Overview
Quasi‑seizure, more formally called a psychogenic nonepileptic seizure (PNES), is an event that looks like an epileptic seizure but does not involve the abnormal electrical discharges in the brain that define epilepsy. Instead, PNES arise from psychological distress that is expressed through the body’s nervous system. The episodes are real and can be disabling, yet they are not caused by a neurological disease.
PNES can affect anyone, but most studies show a higher prevalence in:
- Women (≈ 70 % of diagnosed cases)
- Individuals aged 15–45 years
- People with a history of trauma, anxiety, depression, or other mental‑health disorders
Population‑based estimates suggest that 2–10 % of patients seen in epilepsy clinics actually have PNES, and in the general population the prevalence is roughly 1–2 per 1000 individuals (Nanda et al., 2020).
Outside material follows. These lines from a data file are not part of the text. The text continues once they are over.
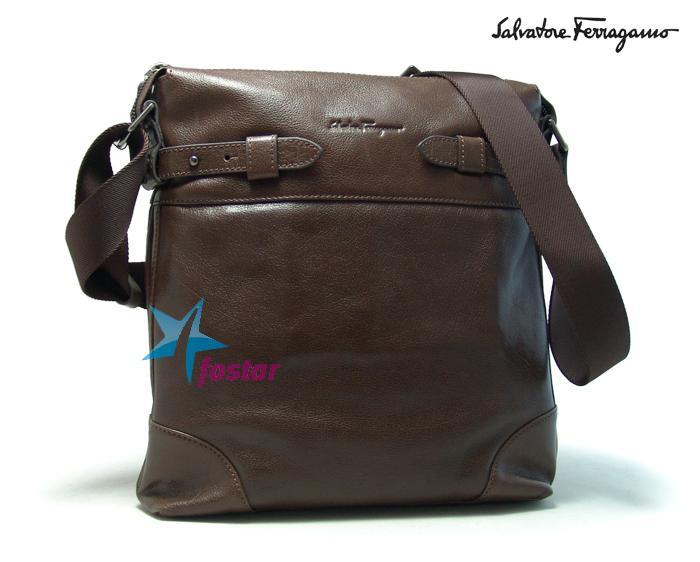 """""""Мужская сумка через плечо Salvatore Ferragamo D2057-2-27BR."""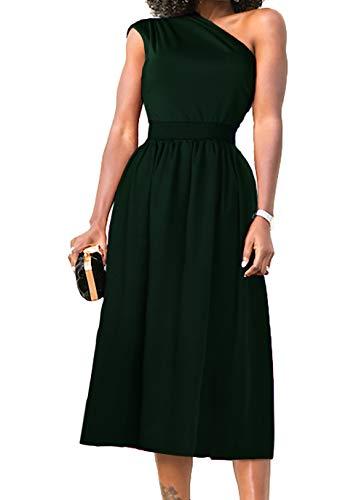 (Nashion Womens One Shoulder Dress Formal Evening Elegant Sleeveless Midi Dresses with Pockets,Dark Green,M)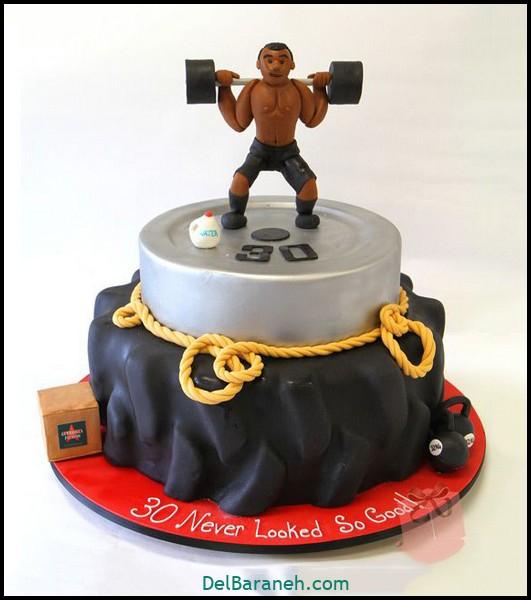 کیک تولد مردونه (۳۹)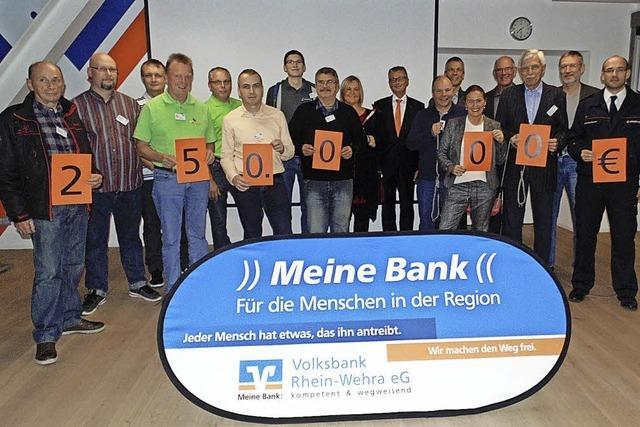 30 000 Euro für 20 Vereine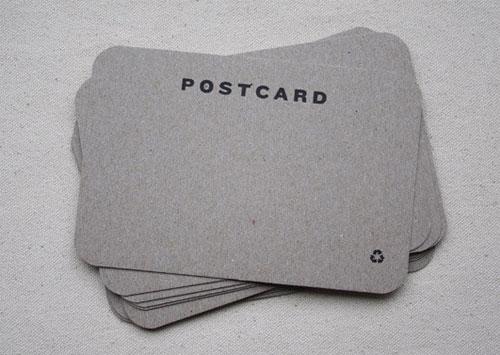 Letterpress Postcards
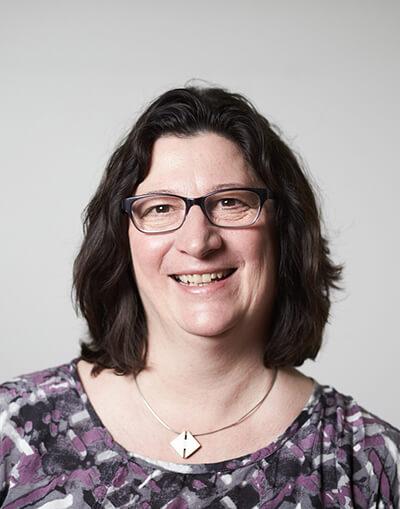 Silvia Wenger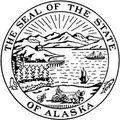 BW State Seal 205x205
Because PNES often coexist with true epilepsy, careful evaluation is essential.
Symptoms
PNES can mimic many seizure types. Below is a comprehensive list of typical features, with a note on how they differ from epileptic seizures.
Motor manifestations
- Irregular jerking or flailing movements – often asynchronous, changing in intensity, and may involve the whole body.
- Side‑to‑side rocking or thrashing – not seen in most epileptic seizures.
- Stiffening (tonic phase) – may last longer than the brief tonic phase of an epileptic seizure.
- Pelvic thrusting or genital stimulation – more common in PNES, especially in women.
Autonomic signs
- Flushing, pallor, or sweating that can change during the episode.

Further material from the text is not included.